The unemployment numbers just released are good–they are not great because of some of the underlying factors. Investor’s Business Daily reported that in April the unemployment rate dropped to 3.9 percent. That is good news, but there are some other numbers that are cause for concern.
According to the Bureau of Labor Statistics, the workforce participation rate in April was 62.8 percent. That number has roamed between 62.7 and 63 percent since the end of 2015.
The article at Investor’s Business Daily reports:
The Bureau of Labor Statistics found that the economy added 164,000 jobs in April, and the unemployment level dropped to 3.9%. It was 4.8% when President Trump took office.
Since Trump took office, the economy has added a total of 2.7 million jobs, and since his tax cuts took effect we’ve seen an average 200,000 new jobs each month. Initial jobless claims are at decades long lows as well.
That’s unquestionably good news.
The report also finds, however, that wages rose slightly less than expected in April — with hourly earnings climbing at a 2.6% annualized rate.
…According to the Census household survey, the biggest contribution to the drop in the unemployment rate wasn’t people getting jobs — that survey registered a gain of just 3,000 in April. It’s due mainly to the fact that 410,000 dropped out of the labor force — and no longer count as unemployed.
The article cites some figures explaining changes in the Workforce Participation Rate in various age groups:
The labor force participation rate in Dec. 2000 was 67%. Today it is just 62.8%.
The employment-to-population ratio then was 64.4%. Now it’s 60.3%.
The population not in the labor force — they don’t have jobs and aren’t looking — has climbed a stunning 25.3 million over those years.
Think about it this way.

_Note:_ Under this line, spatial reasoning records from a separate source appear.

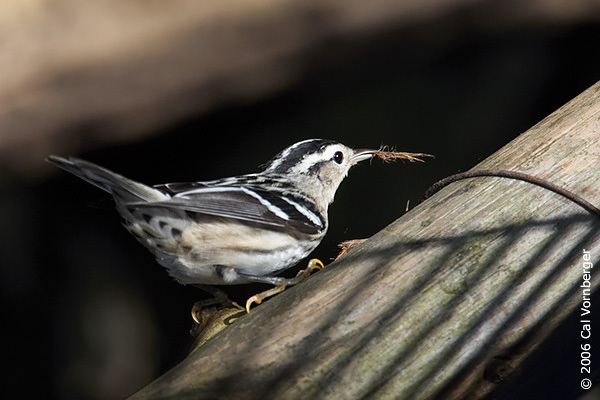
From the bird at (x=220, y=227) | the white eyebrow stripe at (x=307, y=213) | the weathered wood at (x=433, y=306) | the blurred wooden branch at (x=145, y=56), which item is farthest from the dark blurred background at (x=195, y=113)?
the white eyebrow stripe at (x=307, y=213)

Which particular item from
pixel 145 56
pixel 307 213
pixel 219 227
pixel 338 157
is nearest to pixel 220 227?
pixel 219 227

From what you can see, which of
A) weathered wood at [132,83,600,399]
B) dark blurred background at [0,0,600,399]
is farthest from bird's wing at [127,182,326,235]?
weathered wood at [132,83,600,399]

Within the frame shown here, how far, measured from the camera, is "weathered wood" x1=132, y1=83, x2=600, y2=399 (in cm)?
160

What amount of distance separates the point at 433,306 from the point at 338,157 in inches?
91.0

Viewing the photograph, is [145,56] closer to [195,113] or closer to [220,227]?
[195,113]

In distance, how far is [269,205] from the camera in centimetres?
338

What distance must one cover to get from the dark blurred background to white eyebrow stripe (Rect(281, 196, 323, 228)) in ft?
1.69

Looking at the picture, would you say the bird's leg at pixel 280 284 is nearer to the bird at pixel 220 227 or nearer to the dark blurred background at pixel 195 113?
the bird at pixel 220 227

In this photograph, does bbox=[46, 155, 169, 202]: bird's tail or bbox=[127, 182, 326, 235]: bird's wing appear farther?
bbox=[127, 182, 326, 235]: bird's wing

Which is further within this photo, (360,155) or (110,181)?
(360,155)

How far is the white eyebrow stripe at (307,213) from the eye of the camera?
3.51 m

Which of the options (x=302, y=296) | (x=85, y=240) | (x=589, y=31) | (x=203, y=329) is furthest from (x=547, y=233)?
(x=85, y=240)

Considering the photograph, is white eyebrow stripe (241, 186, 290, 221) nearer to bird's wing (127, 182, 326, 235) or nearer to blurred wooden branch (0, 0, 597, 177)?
bird's wing (127, 182, 326, 235)

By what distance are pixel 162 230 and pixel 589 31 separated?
248 centimetres
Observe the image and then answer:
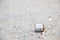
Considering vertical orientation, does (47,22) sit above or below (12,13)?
below

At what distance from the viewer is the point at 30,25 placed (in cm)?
263

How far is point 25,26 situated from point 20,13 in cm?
48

If the labor force participation rate were the same today as it was in December 2000, the unemployment rate wouldn’t be 3.9%. It would be 10%!
Yes, many who’ve left the labor force over the past 18 years are baby boomers entering retirement. But that doesn’t come close to explaining the massive increase in labor dropouts.

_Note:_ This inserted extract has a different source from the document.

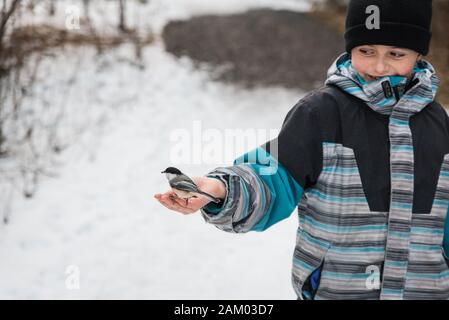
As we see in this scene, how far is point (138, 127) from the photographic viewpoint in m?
5.91

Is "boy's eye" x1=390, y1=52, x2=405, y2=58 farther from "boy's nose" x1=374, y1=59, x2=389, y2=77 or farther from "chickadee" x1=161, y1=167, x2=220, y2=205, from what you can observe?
"chickadee" x1=161, y1=167, x2=220, y2=205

For example, the labor force participation rate among 20- to 24-year-olds was 78% in December 2000. It’s just 71% today. For those 25-34 years old, the rate declined from 85% to 83%.
In contrast, among those 55 and older, the participation rate increased — going from 33% in December 2000 to 40% now.
From my perspective, there are a number of reasons for this change–the federal government has made not working too comfortable. Our safety net has gotten too comfortable for many people, creating multi-generational welfare recipients. We did go through a recession after the housing bubble burst, but we are coming out of that now, and it is time for people to resume their job searches. Another reason for the fact that the workforce participation rate is so low might be that we are graduating students from college with no marketable skills or with the idea that since they just graduated, they can start their careers at the top of the corporate ladder. Some of these graduates refuse to look for jobs outside of their chosen degree field or refuse to begin any place other than at the top. There is also the matter of whatever work ethic students may or may not have learned in college.
The economy is looking better, but we have a long way to go before we can be considered actually prosperous–we need to deal with the debt and we need to shrink government drastically.